■ What needs to be done ■
In the passage on vector processors, swap "opcode field" for "operation code field" and give everything from "Given 16 to" down to "should be enough!" with that change.
======== Passage shown
Given 16 to 64 index registers, it takes only 12 to 18 bits of the instruction to specify source and destination addresses for a vector operation. An 8 bit opcode field and a 32-bit instruction word would leave us 6 to 12 bits for specifying the vector length or for specifying the register holding the vector length, and this should be enough!

The Vector Advantage

The vector advantage of a processor was defined as the relative speedup that could be realized by coding vector operations on that processor using the vector instruction set instead of the conventional instruction set of the same machine.

Naive advocates of vector architectures assumed that the most successful vector machines would be the machines with the highest vector advantage. In fact, a retrospective look at the vector architectures that were marketed shows exactly the opposite!

The most successful vector machine to come to market was the Cray I family (including its successors the Cray X-MP, the Cray 2 and the Cray Y-MP.) While these machines had incredibly complex vector processors, complete with vector operand registers inside the CPU able to hold 64 64-bit operands each, they had remarkably low vector advantages. For the Cray 1, the figure usually quoted is 4.

Other vector processors, most notably the CDC STAR had far higher vector advantages (STAR stood for STring and ARray processor). The STAR had 2 to 4 vector functional units very similar to those described above, with no special vector operand registers, and it had a very high vector advantage).

The fundamental problem with the emphasis on the vector advantage of a processor is that even the most numerically intensive of programs spend much of their time on housekeeping jobs -- computing the address pointers to use in a vector operation, or calling functions, or managing the overall recursive structure of the algorithm. As a result, in real programs, the impact of architectural enhancements that speed these activities is huge, and furthermore, these enhancements speed up not only numerical computation but everything else as well.

Why devote a huge fraction of the hardware in a CPU to vector processing if it only speeds up the resulting computations by at most a factor of 4? Why not devote this hardware to speeding up everything else? Once this question was asked, development of new vector processors came to an almost complete halt!


One idea that dominated the design of all high performance vector processors has survived: The use of pipelined computation. This idea was first cleary identified in looking at the computational complexity of floating point operations in the 1960's. A floating point add is performed as follows (ignoring rounding and questions of signed number representation):

	float add( float a, float b )
================
======== Records
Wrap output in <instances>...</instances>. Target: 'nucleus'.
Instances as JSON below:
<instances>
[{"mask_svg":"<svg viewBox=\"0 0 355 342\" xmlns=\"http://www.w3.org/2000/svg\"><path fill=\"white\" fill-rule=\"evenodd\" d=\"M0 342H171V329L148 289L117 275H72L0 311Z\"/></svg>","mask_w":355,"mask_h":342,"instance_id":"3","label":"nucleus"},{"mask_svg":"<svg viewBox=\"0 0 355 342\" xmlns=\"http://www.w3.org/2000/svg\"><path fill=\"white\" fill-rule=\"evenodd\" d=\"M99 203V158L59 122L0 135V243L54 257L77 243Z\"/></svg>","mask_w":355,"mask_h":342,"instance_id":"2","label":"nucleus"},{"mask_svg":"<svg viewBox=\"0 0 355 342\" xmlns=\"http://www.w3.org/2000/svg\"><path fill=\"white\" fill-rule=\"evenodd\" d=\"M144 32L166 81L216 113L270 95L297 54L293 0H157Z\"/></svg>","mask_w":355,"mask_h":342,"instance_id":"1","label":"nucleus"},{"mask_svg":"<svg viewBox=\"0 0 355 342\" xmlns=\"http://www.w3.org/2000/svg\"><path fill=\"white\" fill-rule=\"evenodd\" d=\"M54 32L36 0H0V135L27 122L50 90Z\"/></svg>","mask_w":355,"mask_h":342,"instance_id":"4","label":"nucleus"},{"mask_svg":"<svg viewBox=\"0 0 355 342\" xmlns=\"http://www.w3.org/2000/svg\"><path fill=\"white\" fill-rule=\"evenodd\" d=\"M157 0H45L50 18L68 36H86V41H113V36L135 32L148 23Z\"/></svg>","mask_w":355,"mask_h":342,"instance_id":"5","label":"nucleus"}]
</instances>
================
■ Correct answer ■
Given 16 to 64 index registers, it takes only 12 to 18 bits of the instruction to specify source and destination addresses for a vector operation. An 8 bit operation code field and a 32-bit instruction word would leave us 6 to 12 bits for specifying the vector length or for specifying the register holding the vector length, and this should be enough!